- **Working data**:
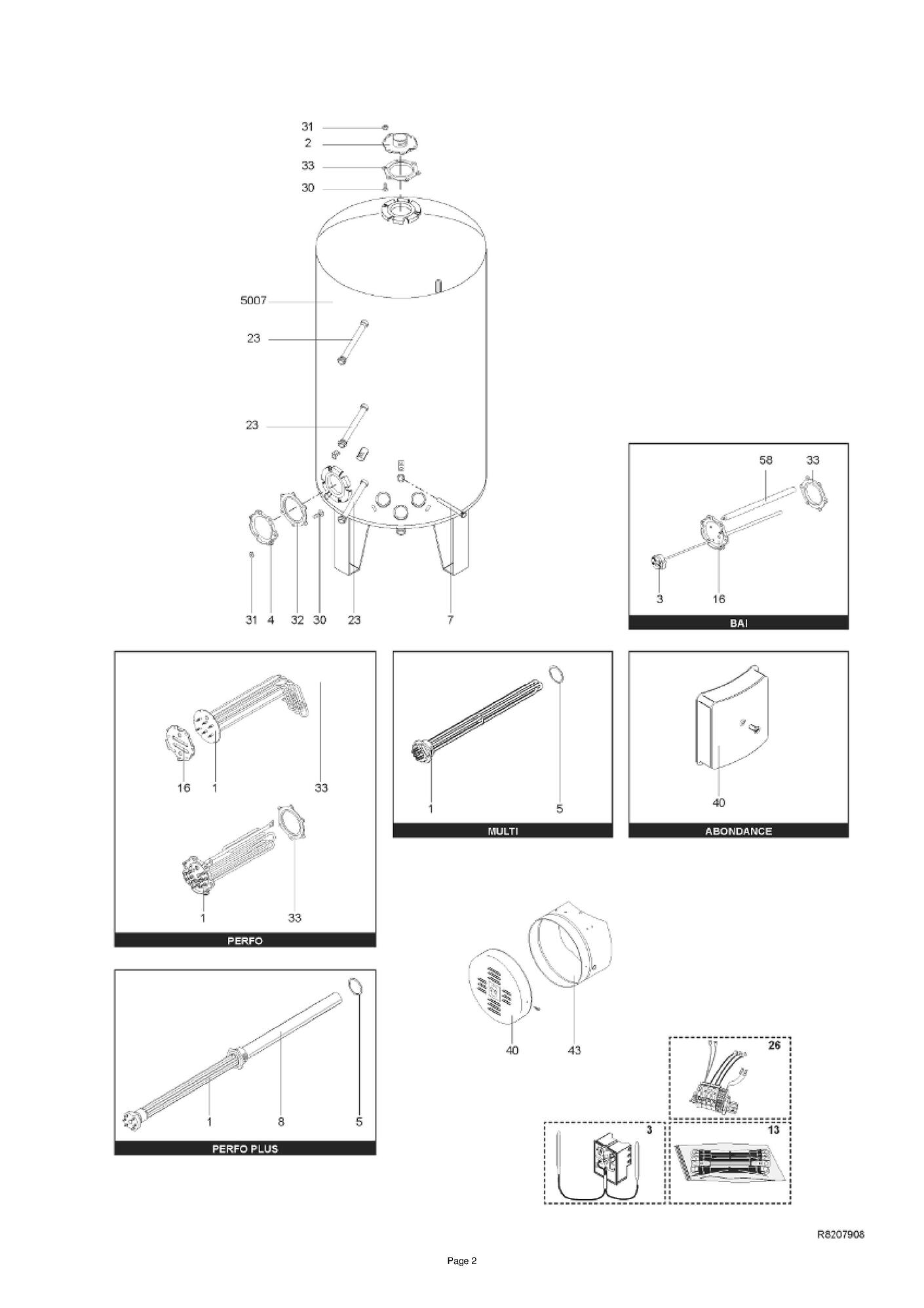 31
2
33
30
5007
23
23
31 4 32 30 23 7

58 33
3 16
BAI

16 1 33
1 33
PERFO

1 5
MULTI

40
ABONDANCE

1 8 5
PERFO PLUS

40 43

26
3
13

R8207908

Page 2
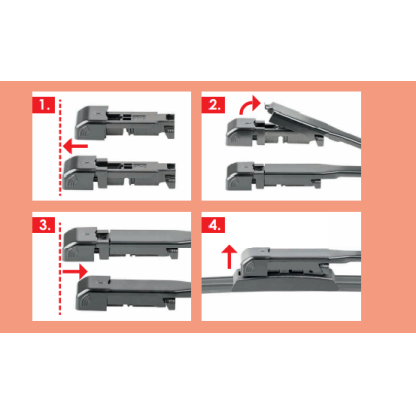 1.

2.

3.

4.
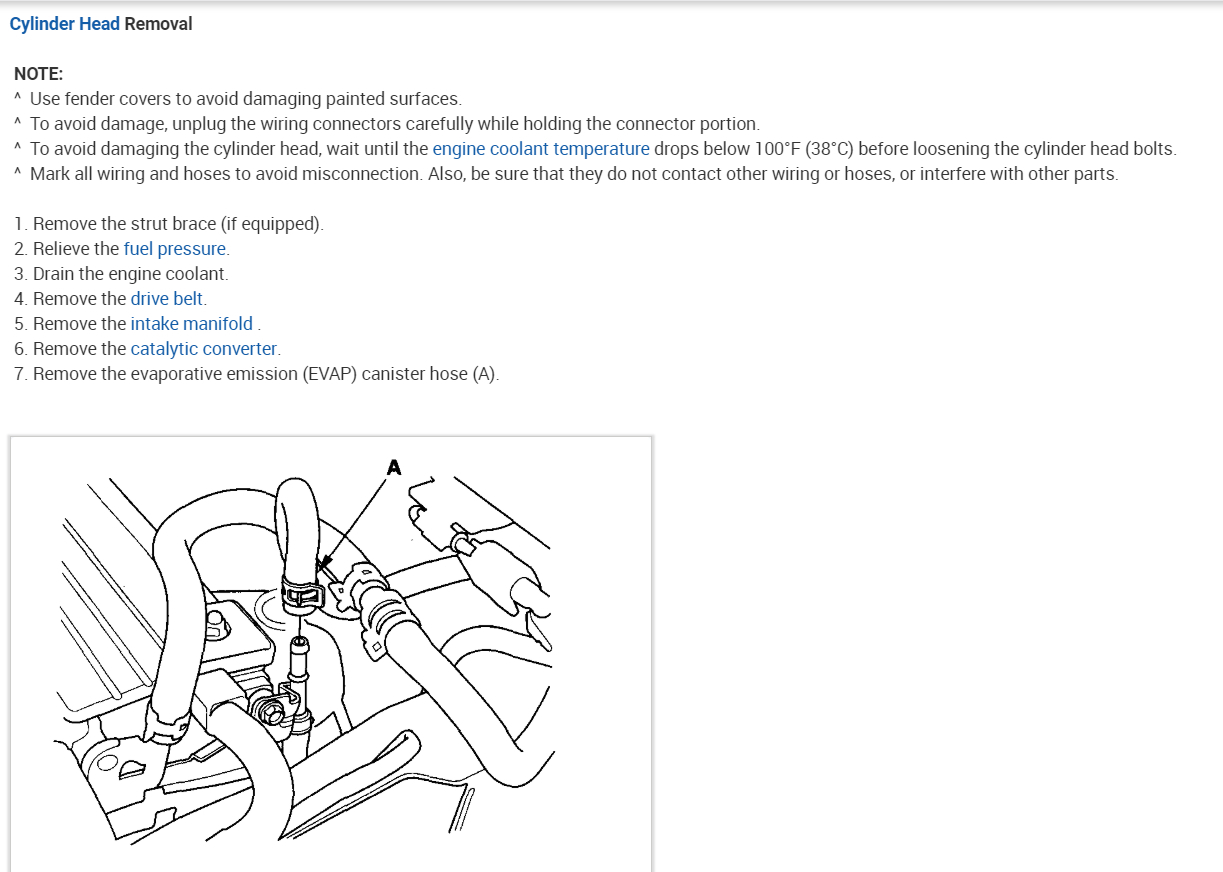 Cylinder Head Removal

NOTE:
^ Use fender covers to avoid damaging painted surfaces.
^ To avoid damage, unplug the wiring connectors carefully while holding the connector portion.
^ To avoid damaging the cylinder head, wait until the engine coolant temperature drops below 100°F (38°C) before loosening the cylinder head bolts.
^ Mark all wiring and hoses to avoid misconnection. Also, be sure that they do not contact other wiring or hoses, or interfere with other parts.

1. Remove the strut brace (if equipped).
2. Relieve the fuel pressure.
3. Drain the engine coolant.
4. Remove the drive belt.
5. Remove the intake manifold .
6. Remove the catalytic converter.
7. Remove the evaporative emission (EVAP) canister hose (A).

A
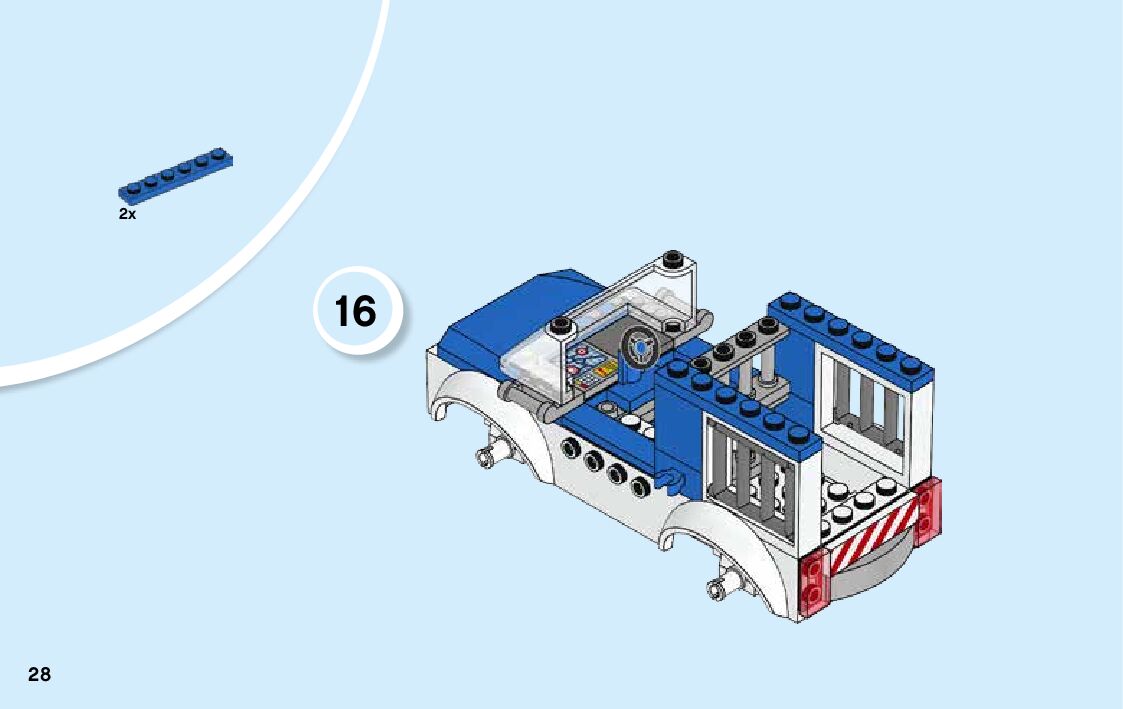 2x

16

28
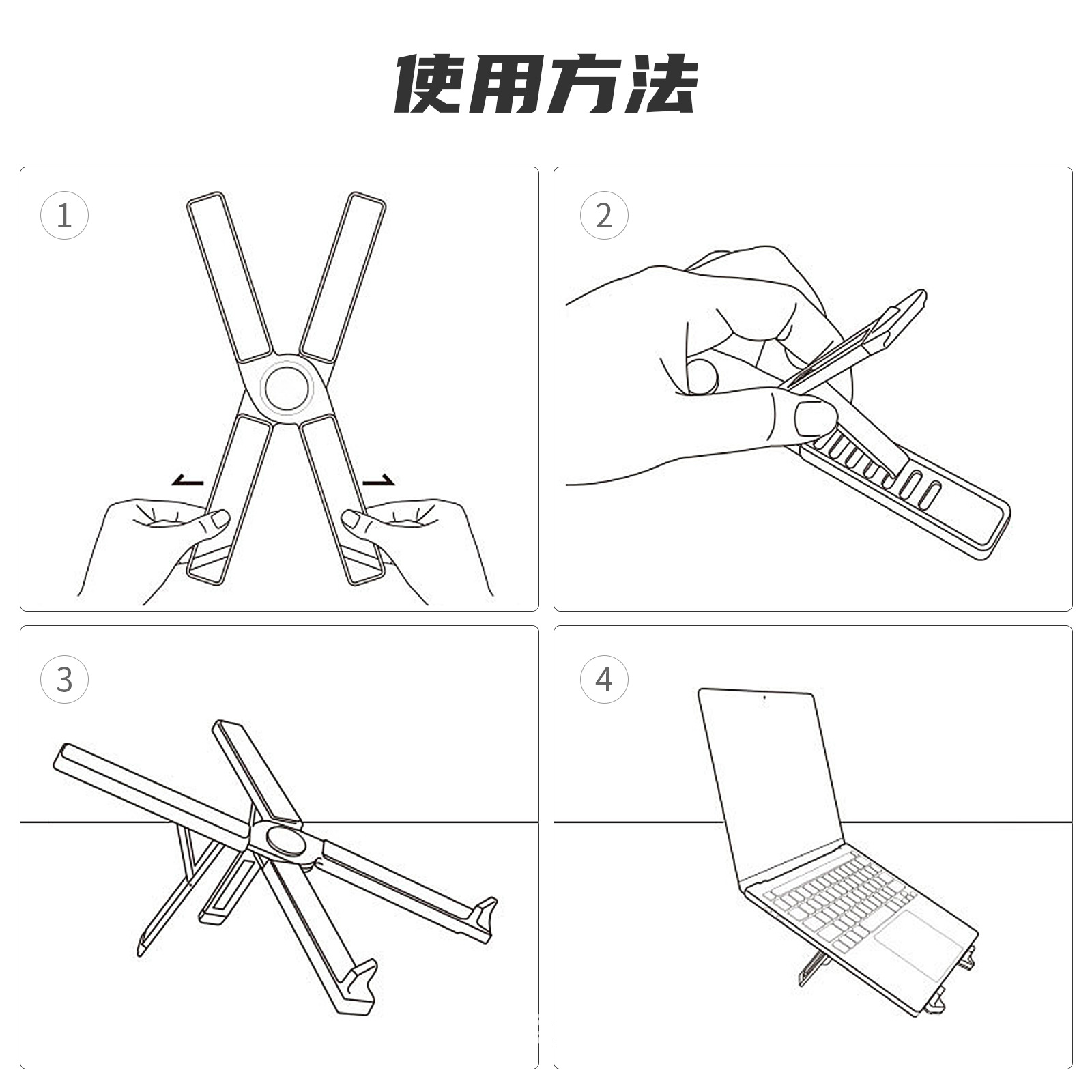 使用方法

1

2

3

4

- **Assignment**: Copy out all of the entries exactly as they stand, with no pictures in your copy.

- **Result for this task**:
 31
2
33
30
5007
23
23
31 4 32 30 23 7

58 33
3 16
BAI

16 1 33
1 33
PERFO

1 5
MULTI

40
ABONDANCE

1 8 5
PERFO PLUS

40 43

26
3
13

R8207908

Page 2
 1.

2.

3.

4.
 Cylinder Head Removal

NOTE:
^ Use fender covers to avoid damaging painted surfaces.
^ To avoid damage, unplug the wiring connectors carefully while holding the connector portion.
^ To avoid damaging the cylinder head, wait until the engine coolant temperature drops below 100°F (38°C) before loosening the cylinder head bolts.
^ Mark all wiring and hoses to avoid misconnection. Also, be sure that they do not contact other wiring or hoses, or interfere with other parts.

1. Remove the strut brace (if equipped).
2. Relieve the fuel pressure.
3. Drain the engine coolant.
4. Remove the drive belt.
5. Remove the intake manifold .
6. Remove the catalytic converter.
7. Remove the evaporative emission (EVAP) canister hose (A).

A
 2x

16

28
 使用方法

1

2

3

4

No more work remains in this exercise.